Un fier sourire étira les lèvres du commandant, qui palpa le manche de sa solide hache en acier à double tranchant.
— Parfaitement, confirma-t-il. Maintenant vous comprenez pourquoi je vous ai dit de vous dépêcher. À nous de dénicher qui s’y trouve. Nous n’allions pas rester immobiles éternellement, quand même.
Daref s’éclaircit la gorge en amorçant le mouvement de groupe. Ses subordonnés s’écartèrent pour céder le passage tandis qu’il parcourait son campement d’un œil résolu, s’assurant d’être suivi de près.
— Soldates, soldats ! apostropha-t-il. Si nous ne sommes pas revenus d’ici demain, prévenez ma femme et rassemblez une unité plus conséquente. Nous allons tenter de nous en tirer sans violence… mais impossible de savoir ce qu’il se cache dans cette forêt, à présent.

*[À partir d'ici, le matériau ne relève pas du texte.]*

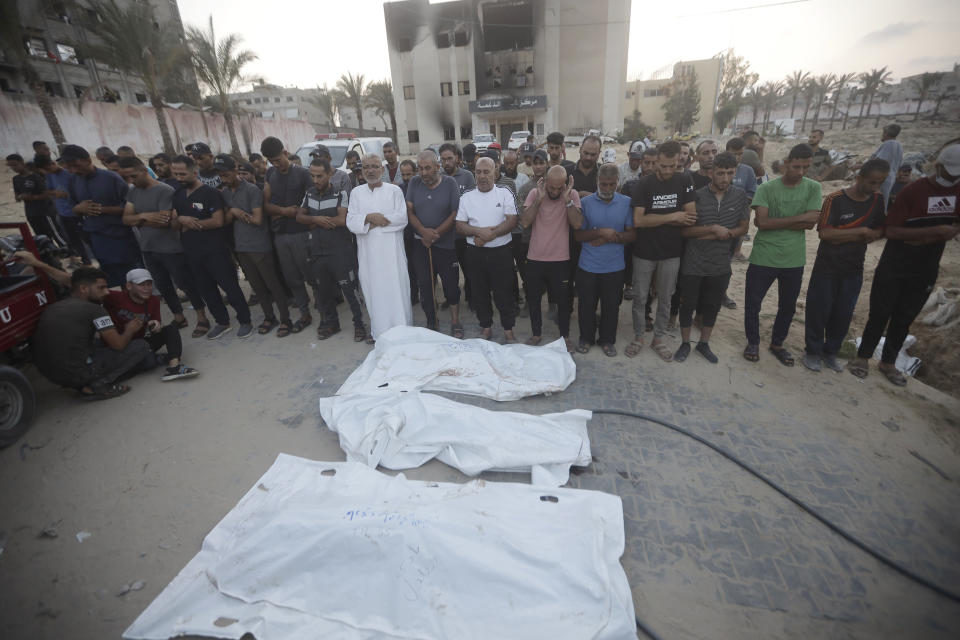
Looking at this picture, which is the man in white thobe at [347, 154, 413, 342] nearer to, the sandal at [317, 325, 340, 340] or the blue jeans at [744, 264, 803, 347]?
the sandal at [317, 325, 340, 340]

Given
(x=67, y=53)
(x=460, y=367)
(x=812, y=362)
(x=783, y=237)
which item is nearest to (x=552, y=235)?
(x=460, y=367)

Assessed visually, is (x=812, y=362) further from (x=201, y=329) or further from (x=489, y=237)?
(x=201, y=329)

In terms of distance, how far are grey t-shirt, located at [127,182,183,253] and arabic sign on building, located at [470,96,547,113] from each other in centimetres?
3290

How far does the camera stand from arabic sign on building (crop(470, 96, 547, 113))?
3309cm

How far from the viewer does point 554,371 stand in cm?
404

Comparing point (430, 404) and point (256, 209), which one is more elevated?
point (256, 209)

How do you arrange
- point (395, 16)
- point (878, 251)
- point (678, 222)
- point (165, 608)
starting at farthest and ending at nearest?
point (395, 16), point (878, 251), point (678, 222), point (165, 608)

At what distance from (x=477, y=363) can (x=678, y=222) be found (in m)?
2.34

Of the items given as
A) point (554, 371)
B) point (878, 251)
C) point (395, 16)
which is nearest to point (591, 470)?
point (554, 371)

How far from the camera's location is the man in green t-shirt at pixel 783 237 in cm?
378

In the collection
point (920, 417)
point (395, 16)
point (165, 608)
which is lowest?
point (920, 417)

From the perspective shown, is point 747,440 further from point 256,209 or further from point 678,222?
point 256,209

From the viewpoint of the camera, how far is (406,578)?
1969 millimetres

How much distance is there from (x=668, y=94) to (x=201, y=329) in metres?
52.0
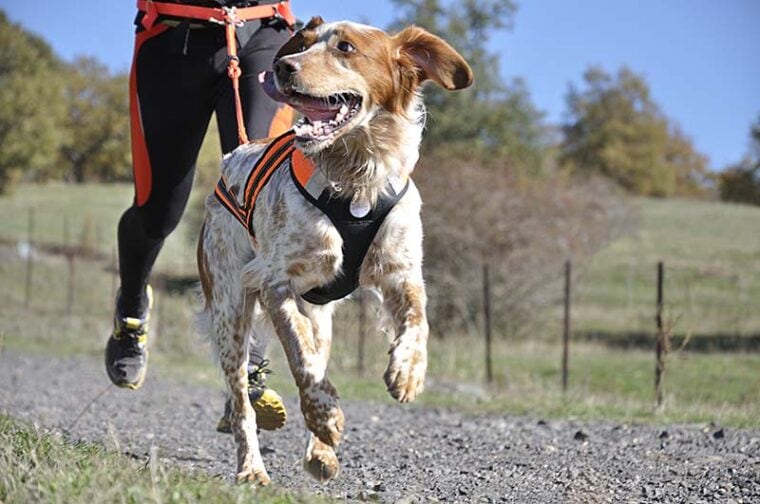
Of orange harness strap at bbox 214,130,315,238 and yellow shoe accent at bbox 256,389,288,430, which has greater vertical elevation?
orange harness strap at bbox 214,130,315,238

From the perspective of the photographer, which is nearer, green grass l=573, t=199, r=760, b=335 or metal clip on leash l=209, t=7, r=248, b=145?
metal clip on leash l=209, t=7, r=248, b=145

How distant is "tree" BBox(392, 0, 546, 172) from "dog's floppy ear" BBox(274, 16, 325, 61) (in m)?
31.6

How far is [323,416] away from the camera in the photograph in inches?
140

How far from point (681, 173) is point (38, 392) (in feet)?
191

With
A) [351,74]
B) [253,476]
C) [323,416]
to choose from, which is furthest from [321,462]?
[351,74]

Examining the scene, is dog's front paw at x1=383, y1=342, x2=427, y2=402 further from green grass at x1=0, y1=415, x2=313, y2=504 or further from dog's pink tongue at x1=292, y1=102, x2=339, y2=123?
dog's pink tongue at x1=292, y1=102, x2=339, y2=123

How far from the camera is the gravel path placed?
397 centimetres

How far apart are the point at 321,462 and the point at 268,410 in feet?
3.48

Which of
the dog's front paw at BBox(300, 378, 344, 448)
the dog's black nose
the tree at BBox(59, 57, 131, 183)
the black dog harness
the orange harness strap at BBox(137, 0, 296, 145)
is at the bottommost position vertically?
the dog's front paw at BBox(300, 378, 344, 448)

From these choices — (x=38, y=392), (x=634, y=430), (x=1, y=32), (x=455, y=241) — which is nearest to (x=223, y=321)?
(x=634, y=430)

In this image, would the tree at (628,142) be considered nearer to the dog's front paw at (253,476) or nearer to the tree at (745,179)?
the tree at (745,179)

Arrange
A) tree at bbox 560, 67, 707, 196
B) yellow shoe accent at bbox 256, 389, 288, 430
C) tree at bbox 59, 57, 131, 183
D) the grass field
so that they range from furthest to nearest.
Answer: tree at bbox 560, 67, 707, 196
tree at bbox 59, 57, 131, 183
the grass field
yellow shoe accent at bbox 256, 389, 288, 430

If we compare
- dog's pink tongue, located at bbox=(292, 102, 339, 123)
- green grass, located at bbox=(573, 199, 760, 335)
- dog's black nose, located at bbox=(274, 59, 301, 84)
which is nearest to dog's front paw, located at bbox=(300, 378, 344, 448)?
dog's pink tongue, located at bbox=(292, 102, 339, 123)

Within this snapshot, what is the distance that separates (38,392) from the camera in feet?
28.6
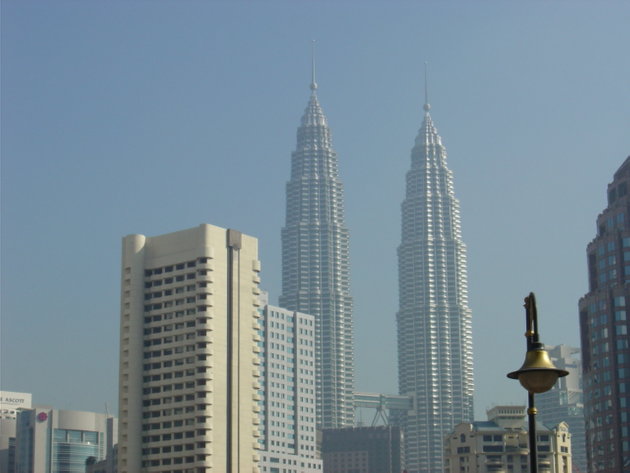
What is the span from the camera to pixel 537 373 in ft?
117

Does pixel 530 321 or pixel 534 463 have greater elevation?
pixel 530 321

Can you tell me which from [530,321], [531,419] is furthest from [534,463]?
[530,321]

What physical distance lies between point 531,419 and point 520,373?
191 centimetres

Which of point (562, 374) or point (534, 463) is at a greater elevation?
point (562, 374)

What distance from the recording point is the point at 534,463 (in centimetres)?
3672

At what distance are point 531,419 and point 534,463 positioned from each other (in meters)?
1.26

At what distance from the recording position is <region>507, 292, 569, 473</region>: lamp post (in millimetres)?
35688

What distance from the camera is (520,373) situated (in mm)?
36000

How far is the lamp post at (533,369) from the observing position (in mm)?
35688

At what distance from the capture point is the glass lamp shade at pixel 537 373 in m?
35.6

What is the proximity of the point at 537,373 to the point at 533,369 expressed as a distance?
0.16 m

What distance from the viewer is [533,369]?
35.7m

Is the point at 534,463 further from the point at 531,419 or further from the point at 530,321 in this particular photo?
the point at 530,321
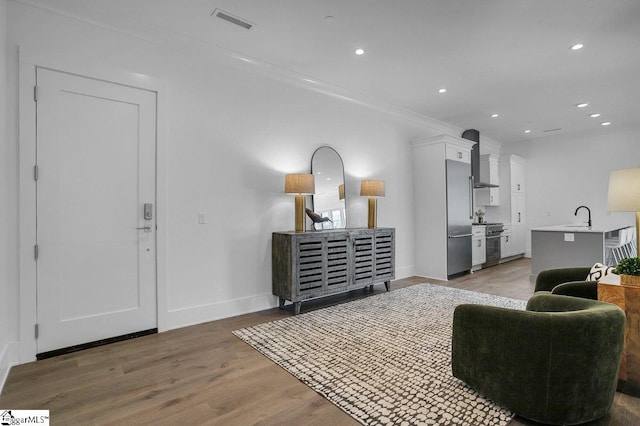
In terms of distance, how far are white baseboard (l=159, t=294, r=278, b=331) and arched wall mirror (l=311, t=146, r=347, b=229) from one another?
3.69ft

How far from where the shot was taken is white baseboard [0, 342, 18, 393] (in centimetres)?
215

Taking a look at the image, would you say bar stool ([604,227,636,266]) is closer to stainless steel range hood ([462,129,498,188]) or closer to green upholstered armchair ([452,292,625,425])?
stainless steel range hood ([462,129,498,188])

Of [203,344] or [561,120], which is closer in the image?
[203,344]

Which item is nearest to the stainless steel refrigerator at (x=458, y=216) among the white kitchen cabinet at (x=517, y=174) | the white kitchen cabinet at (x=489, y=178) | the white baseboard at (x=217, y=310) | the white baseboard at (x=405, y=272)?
the white baseboard at (x=405, y=272)

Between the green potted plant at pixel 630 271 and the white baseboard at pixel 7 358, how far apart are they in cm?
394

Repérage était requis au moment où l’appel retentit. Plusieurs dizaines de militaires se fièrent à la voix de leur commandant et le suivirent là où la plupart ne s’étaient jamais rendus. Entre les lueurs que le feuillage couronnant, dans toute son épaisseur, ne tamisait pas. Vers une source de magie encore mal connue.
Qu’ils restassent au campement ou qu’ils accompagnassent Daref, beaucoup palpitaient la nature de ce bouleversement.